Is What Your Sales Manager Doesn’t Know Killing You? - Objective Management Group Sales Assessment & TrainingMONDAY, JUNE 22ND, 2009
What’s your sales manager doing? What are your sales people doing? Do you monitor and track their activities? Who holds them accountable for performance? How is your sales team currently doing?
The DNA of a Sales Superstar includes the right behaviors, attitudes, environment and skills. Objective Management Group breaks down four crucial elements in their sales evaluation tests to specifically identify current sales people and sales candidates potential for achievement with a 96% success rate *.
Do your salespeople and sales manager accept excuses? If so they are missing the first success element: Responsibility. Have you heard the difference between a crow and an eagle? If you tether a crow and eagle to a stake and then place food just out of their reach, the crow will eventually starve to death. The Eagle? The Eagle will kill itself if necessary to try to get the food. If you’re people are accepting excuses it’s a good guess they’re crows and not eagles. In fact it’s a good guess you may have the wrong compensation plan with too much salary and not enough commission accounting for their earning power.

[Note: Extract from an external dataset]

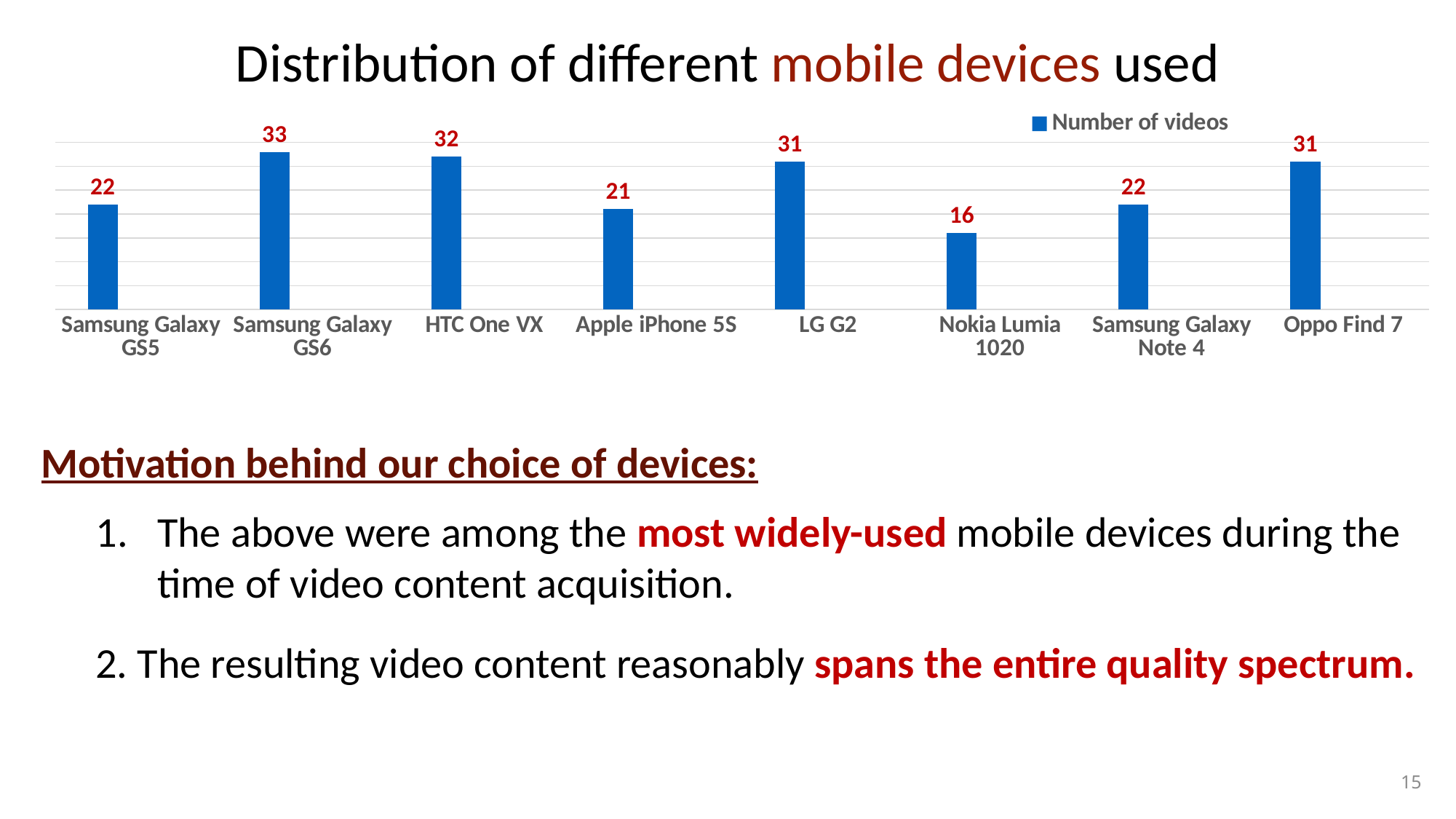
What is the difference in number of videos between the Samsung Galaxy GS6 and the Nokia Lumia 1020? 17 What kind of chart is shown on the slide? Bar chart How many devices are shown in the chart? 8 What is the difference in number of videos between the HTC One VX and the Apple iPhone 5S? 11 Which has more videos, the LG G2 or the Samsung Galaxy Note 4? LG G2 How many videos were recorded with the Samsung Galaxy GS6? 33 What is the legend entry of the chart? Number of videos What is the number of videos for the Apple iPhone 5S? 21 Which device has the highest number of videos? Samsung Galaxy GS6 Which device has the lowest number of videos? Nokia Lumia 1020 What is the number of videos for the Nokia Lumia 1020? 16 How many series does the legend list? 1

The second and third elements for successful salesperson are commitment and desire. Desire is an individual’s passion for success. Commitment is an individual’s willingness to do whatever it takes. Your best sales people possess both. It allows them to make changes and show improvement while without desire they will show little improvement in skill or ability. Objective Management’s Sales Evaluation and screening test is the only sales test that is able to show these measurements.
The final success element has probably never been more crucial than right now. Outlook; is defined as how the individual feels about them self, their job their company and the market.
Is your sales manager aware of these crucial success elements? Just as importantly is he/she aware which of his sales people possess these success elements and to what degree? More importantly is he/she investing their time in the proper areas in order to maximize sales performance of the team. A great sales manager spends 80% of their time focused on accountability, motivation, growing his team, coaching and recruiting. Those five areas of competency are most critical to achieve sales performance. I’ll break that down into more specific details in another blog, but here’s the most frustrating and disappointing thing for you as an owner or CEO.
Your sales manager can be preventing you from improving your team. How? An “A” salesperson will not work for a “B” manager. They can’t. It’s like an eagle flying with crows. That’s one of the beauties of having "A" players. They attract more "A" players. If you have a “B” sales manager can you see how it’s killing your sales performance? Can you see why you will never attract “A” players to your sales team?
Does it make sense to discover the capabilities and skills of your sales team and your sales manager? What we’ve described in this article, making excuses, not accepting responsibility are symptoms of the problem and not the underlying cause. We need to get to the root of the problem and solve it otherwise if we keep working on symptoms we can gain relief for awhile but the problem always comes back.
Did your father or mother teach you that money was a private matter not to ever be discussed? Next blog we’ll explore the hidden weakness of Money Tolerance and how it may be costing you 30% in your sales team’s performance.
*Success criteria is described as a sales person who meets or exceeds sales goals and remains employed for 1 year or more.